S ecuring the Borderless Network, Tom Gillis. This book reveals how today's Web 2.0, virtualization, mobility, telepresence, and collaborative applications offer immense potential for enhancing productivity and competitive advantage. However, they also introduce daunting security issues, many of which cybercriminals already exploit.
This book gathers systematic and timely decision-making and technical guidance for companies of all sizes, covering information and techniques for protecting collaborative systems without compromising their business benefits. The author includes the latest Cisco technology solutions for managing identity and securing networks, content, endpoints, and applications. He concludes by discussing the evolution toward Web 3.0 applications and the Cisco security vision for the borderless enterprise.
Cisco Press: ISBN-10: 1-58705-886-3, 168 pp.
N umerical Algorithms for Personalized Search in Self-Organizing Information Networks, Sep Kambar. This book lays out the theoretical groundwork for personalized search and reputation management in peer-to-peer and social networks. The book presents scalable algorithms that exploit the graphlike properties underlying personalized search and reputation management, and delves into realistic scenarios regarding Web-scale data.
The author focuses on eigenvector-based techniques in Web search, introducing a personalized variant of Google's PageRank algorithm, then outlines other algorithms—such as the now-famous quadratic extrapolation technique—that speed up computation, making personalized PageRank feasible. Kamvar concludes with a description of the EigenTrust algorithm and applies various Page Rank concepts to peer-to-peer settings.
ISBN: 978-1-4008-3706-9, 160 pp.
A rithmetic Optimization Techniques for Hardware and Software Design, Ryan Kastner, Anup Hosangadi, and Farzan Fallah. This concise guide to automated optimization techniques for hardware and software design promises better system performance, lower energy consumption, and minimal hand-coding of arithmetic functions.

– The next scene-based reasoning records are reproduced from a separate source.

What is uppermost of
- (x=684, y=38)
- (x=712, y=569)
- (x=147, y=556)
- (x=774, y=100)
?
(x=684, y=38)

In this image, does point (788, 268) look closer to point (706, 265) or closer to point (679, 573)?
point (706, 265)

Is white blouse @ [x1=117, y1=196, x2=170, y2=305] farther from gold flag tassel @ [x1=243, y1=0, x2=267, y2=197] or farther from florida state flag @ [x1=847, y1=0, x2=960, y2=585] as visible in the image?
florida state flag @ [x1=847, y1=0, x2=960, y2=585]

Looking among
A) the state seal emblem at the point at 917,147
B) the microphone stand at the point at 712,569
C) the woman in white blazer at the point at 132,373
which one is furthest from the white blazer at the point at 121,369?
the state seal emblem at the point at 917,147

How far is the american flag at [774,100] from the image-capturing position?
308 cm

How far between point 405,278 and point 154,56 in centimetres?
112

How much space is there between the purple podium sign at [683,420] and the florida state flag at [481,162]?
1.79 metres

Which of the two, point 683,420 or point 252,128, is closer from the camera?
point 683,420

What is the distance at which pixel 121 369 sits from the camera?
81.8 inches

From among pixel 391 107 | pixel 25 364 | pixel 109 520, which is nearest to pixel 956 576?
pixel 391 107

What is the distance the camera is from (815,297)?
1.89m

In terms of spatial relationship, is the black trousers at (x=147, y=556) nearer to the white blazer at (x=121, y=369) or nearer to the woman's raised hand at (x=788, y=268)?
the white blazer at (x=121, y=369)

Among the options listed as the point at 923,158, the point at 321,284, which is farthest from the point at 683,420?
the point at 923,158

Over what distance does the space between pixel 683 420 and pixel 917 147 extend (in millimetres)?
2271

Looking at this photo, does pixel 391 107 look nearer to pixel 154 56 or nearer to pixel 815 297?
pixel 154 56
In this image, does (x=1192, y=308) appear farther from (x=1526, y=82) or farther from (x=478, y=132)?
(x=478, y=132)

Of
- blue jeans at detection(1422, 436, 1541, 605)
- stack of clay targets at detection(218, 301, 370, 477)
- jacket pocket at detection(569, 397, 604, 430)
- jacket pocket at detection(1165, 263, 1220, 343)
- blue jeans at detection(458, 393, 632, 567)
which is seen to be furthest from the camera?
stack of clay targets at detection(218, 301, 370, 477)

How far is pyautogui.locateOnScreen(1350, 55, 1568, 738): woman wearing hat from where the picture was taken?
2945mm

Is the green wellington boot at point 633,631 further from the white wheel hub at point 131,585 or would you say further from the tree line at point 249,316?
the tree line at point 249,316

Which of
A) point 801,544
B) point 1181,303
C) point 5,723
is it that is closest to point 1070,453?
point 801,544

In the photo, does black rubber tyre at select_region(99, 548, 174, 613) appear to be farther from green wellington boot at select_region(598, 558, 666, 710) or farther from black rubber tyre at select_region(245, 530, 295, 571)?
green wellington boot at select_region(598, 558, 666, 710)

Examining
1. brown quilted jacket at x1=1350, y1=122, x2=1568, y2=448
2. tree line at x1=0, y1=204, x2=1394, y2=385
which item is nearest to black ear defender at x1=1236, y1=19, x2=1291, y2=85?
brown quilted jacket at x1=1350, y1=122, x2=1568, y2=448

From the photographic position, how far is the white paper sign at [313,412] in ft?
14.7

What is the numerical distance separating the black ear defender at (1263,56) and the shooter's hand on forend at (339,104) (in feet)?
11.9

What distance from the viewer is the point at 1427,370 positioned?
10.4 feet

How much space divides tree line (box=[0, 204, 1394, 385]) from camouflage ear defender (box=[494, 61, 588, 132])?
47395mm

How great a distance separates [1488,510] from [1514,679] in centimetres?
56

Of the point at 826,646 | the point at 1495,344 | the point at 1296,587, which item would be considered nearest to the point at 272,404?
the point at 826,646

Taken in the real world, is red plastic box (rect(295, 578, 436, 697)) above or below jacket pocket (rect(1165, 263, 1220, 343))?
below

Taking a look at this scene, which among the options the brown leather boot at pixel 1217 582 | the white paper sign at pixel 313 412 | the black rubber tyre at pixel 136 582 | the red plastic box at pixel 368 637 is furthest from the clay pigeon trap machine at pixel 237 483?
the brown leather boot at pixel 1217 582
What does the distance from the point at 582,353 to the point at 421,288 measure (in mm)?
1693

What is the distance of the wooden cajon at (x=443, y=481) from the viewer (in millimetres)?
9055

Coverage includes high-level compiler optimizations and high-speed architectures that can improve performance in communications, signal processing, computer graphics, and cryptography. The authors provide algorithms and illustrative examples throughout to help readers grasp key techniques and write the software for their implementation.
Background information on the synthesis of arithmetic expressions and computer arithmetic is also included, making the book useful for newcomers. This resource could be of use to researchers, professionals, and graduate students working in system-level design and automation, among others.
Cambridge University Press; www.cambridge.org; 978-0-521-88099-2; 200 pp.
P olygon Mesh Processing, Mario Botsch, Leif Kobbelt, Mark Pauly, Pierre Alliez, and Bruno Levy. Geometry—or mesh processing—is a fast-growing area of research that uses concepts from applied mathematics, computer science, and engineering to design efficient algorithms for tasks such as acquiring, reconstructing, and analyzing complex 3D models. Applications of geometry-processing algorithms already cover a wide range of areas from multimedia, entertainment, and classical computer-aided design to biomedical computing, reverse-engineering, and scientific computing. Triangle meshes have become increasingly popular, as irregular triangle meshes have developed into an alternative to traditional spline surfaces. This book explores the entire geometry-processing pipeline based on triangle meshes.
A.K. Peters, Ltd.; www.akpeters.com; 978-1-56881-426-1; 250 pp.